4.  How would generic UA network access services to do discovery and
commanding be secure? In theory any webpage/plugin code could "hijack" a
UA causing security and privacy issues.

>>Security is relative. Having said that, an authenticated application
from a trusted source using the security features of the specific
protocol or link-level security are tools we can use to increase the
relative security level.


I think it would be helpful if the IG focused more on deriving
real-world requirements. If anything the discussion seems to indicate
that the high-level requirements in ISSUE-17 may result in additional
requirements on the UA platform to provide the necessary support for
HNTF access methods for currently deployed HNTF network technologies. I
would suggest the IG address these items.
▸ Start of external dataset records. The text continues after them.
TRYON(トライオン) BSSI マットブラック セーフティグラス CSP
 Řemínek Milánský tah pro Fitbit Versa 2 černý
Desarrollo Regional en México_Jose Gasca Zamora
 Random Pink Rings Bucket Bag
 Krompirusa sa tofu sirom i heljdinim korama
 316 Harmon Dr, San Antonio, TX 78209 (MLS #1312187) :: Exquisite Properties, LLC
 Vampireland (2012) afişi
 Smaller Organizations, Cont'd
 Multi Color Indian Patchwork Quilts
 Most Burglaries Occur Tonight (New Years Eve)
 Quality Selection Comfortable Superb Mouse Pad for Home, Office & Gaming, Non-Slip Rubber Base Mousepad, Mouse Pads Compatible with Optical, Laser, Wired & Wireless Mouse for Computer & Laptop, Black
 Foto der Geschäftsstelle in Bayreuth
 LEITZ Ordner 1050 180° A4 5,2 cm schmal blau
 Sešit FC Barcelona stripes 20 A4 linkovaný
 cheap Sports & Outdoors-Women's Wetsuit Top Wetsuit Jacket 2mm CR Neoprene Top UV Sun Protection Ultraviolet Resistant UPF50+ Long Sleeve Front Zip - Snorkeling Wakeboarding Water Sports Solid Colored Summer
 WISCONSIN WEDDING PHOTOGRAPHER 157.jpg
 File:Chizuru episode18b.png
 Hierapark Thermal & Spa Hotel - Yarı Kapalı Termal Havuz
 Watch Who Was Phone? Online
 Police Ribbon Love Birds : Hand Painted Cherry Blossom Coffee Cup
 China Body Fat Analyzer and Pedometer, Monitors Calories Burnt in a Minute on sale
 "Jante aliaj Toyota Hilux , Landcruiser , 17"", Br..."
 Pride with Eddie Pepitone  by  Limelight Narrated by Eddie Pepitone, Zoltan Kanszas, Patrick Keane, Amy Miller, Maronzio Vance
>>I strongly agree that we need to work with existing protocols and the
accomplishment of this objective is a key measure of the success of
HNTF. Fortunately, the low-level solution does not preclude the
high-level solution. Specification of the high-level solution brings
additional challenges in abstracting protocols with different approaches
and assumptions. I think this is something that we need to consider, but
I think the group can provide the simpler and more general solution in
the meantime.



Russell Berkoff




-----Original Message-----
[] On Behalf Of Bob Lund
Sent: Tuesday, June 14, 2011 9:54 AM
To: Jean-Claude Dufourd;
Subject: RE: about high-level or low-level API (ISSUE-17)




> -----Original Message-----

> From: [mailto:public-web-and-tv- 

>] On Behalf Of Jean-Claude Dufourd

> Sent: Tuesday, June 14, 2011 10:10 AM

> To:

> Subject: about high-level or low-level API (ISSUE-17)


> Dear all,


> I want to ask my question again in writing, because I did not get an 

> answer during the call and yet I think we need to answer it in order 

> to know what to do with ISSUE-17.

> What is the intent of ISSUE-17 ?

> Is it to standardize a list of API calls, the first of which (in the

> text) being "list discoverable home network media servers" ?

> Or is it to standardize a generic messaging API, and check that 

> everything listed in ISSUE-17 is possible ?

> This actually applies to more than just ISSUE-17


> If it is the first, then it is meaningful to discuss ISSUE-17 in 

> detail, bullet by bullet. So we would need a lot of telco time.

> If it is the second, then I believe it is not meaningful to discuss

> ISSUE-17 bullet by bullet, but just keep the list for later validation

> of the standard. If so we should not have spent as much time on it in 

> today's telco.


> Then my opinion on this subject is that we should only standardize a 

> small, low-level API for generic messaging, and not a very large set 

> of high-level messages that would never be up-to-date in the rapidly 

> evolving ecosystem of the home network.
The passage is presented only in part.